Al ver este contraste tan acusado, determinadas personas con el vicio de discurrir podrían pensar que la mejor manera de conseguir que el empleado deje de presentar cuadros de ansiedad o síntomas de depresión en grado sumo no es emprender un seguimiento de su angustia mediante la pulsera, sino dejar de provocarle angustia. Estresar a un empleado —o permitir que ese estrés se produzca— y después tratar de medir y erradicar el estrés con métodos paliativos a posteriori nos recuerda a aquel tío de los Hermanos Marx que inventó los macarrones rellenos de bicarbonato, que causaban y curaban la indigestión a la vez; o también nos trae a la memoria aquellas manifestaciones patrióticas que el franquismo alentaba durante los años cuarenta en los alrededores de la embajada del Reino Unido en Madrid, con motivo de la reivindicación del carácter español de Gibraltar; en una ocasión en que los ánimos estaban al rojo vivo en la embajada, el ministro de Gobernación llamó al embajador británico para ofrecerle sus servicios y enviar a algunos policías a controlar la situación, y el embajador contestó: «Se lo agradezco, señor ministro, pero no hace falta que nos manden policías; nos conformamos con que dejen de enviarnos manifestantes».
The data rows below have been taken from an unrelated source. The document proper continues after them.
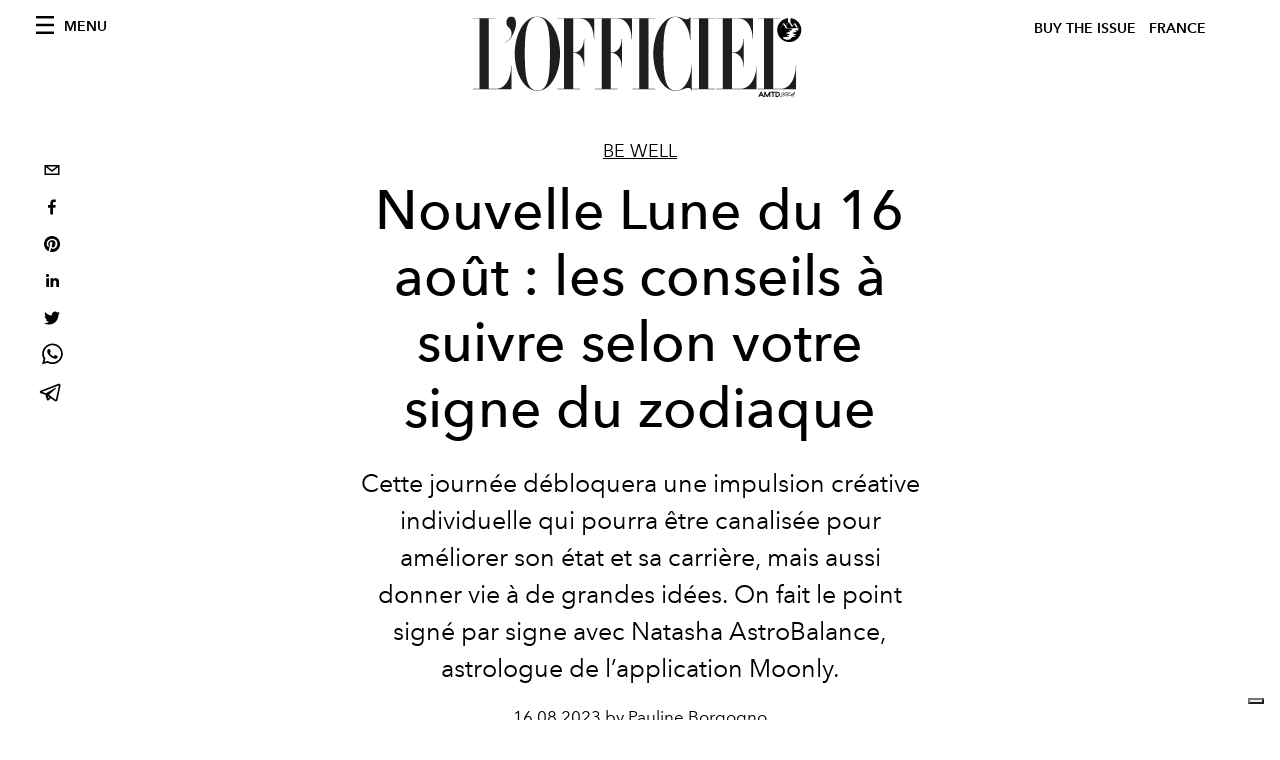

--- FILE ---
content_type: text/html; charset=utf-8
request_url: https://www.google.com/recaptcha/api2/aframe
body_size: 269
content:
<!DOCTYPE HTML><html><head><meta http-equiv="content-type" content="text/html; charset=UTF-8"></head><body><script nonce="fXgG3vwXMdjpAfRFWAn7JA">/** Anti-fraud and anti-abuse applications only. See google.com/recaptcha */ try{var clients={'sodar':'https://pagead2.googlesyndication.com/pagead/sodar?'};window.addEventListener("message",function(a){try{if(a.source===window.parent){var b=JSON.parse(a.data);var c=clients[b['id']];if(c){var d=document.createElement('img');d.src=c+b['params']+'&rc='+(localStorage.getItem("rc::a")?sessionStorage.getItem("rc::b"):"");window.document.body.appendChild(d);sessionStorage.setItem("rc::e",parseInt(sessionStorage.getItem("rc::e")||0)+1);localStorage.setItem("rc::h",'1769074440125');}}}catch(b){}});window.parent.postMessage("_grecaptcha_ready", "*");}catch(b){}</script></body></html>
Hay una probabilidad razonable de que el estrés de una persona no aparezca si no se dan los motivos que lo provocan. Es una idea. Pero parece una más de esas ideas descabelladas que se descartan a la primera, y es posible que lo que cuaje es la idea de la pulsera, así que prepárense para llevarla y darle al botón. La gran paradoja definitiva sería que un empleado feliz, responsable y pacífico empezara a estresarse de repente por el hecho de llevar la pulsera, y tuviese que ponerse en la tesitura de darle al botón azul, el de la tristeza, por culpa del Moodbeam. Y todo podría llegar a la perfección si el empleado recién estresado decidiera finalmente pulsar el amarillo, que es el botón que manifiesta felicidad, para no decepcionar a la empresa. El empleado, que se había despertado esa mañana en medio de la más pletórica felicidad, se acostaría esa misma noche bajo el tormento creado por el influjo de Moodbeam. El empleado modélico, tumbado boca arriba en la penumbra de su cuarto, mirando fijamente al techo, evaluaría la enorme decepción provocada por su conducta y contemplaría por primera vez en su vida la posibilidad del suicidio.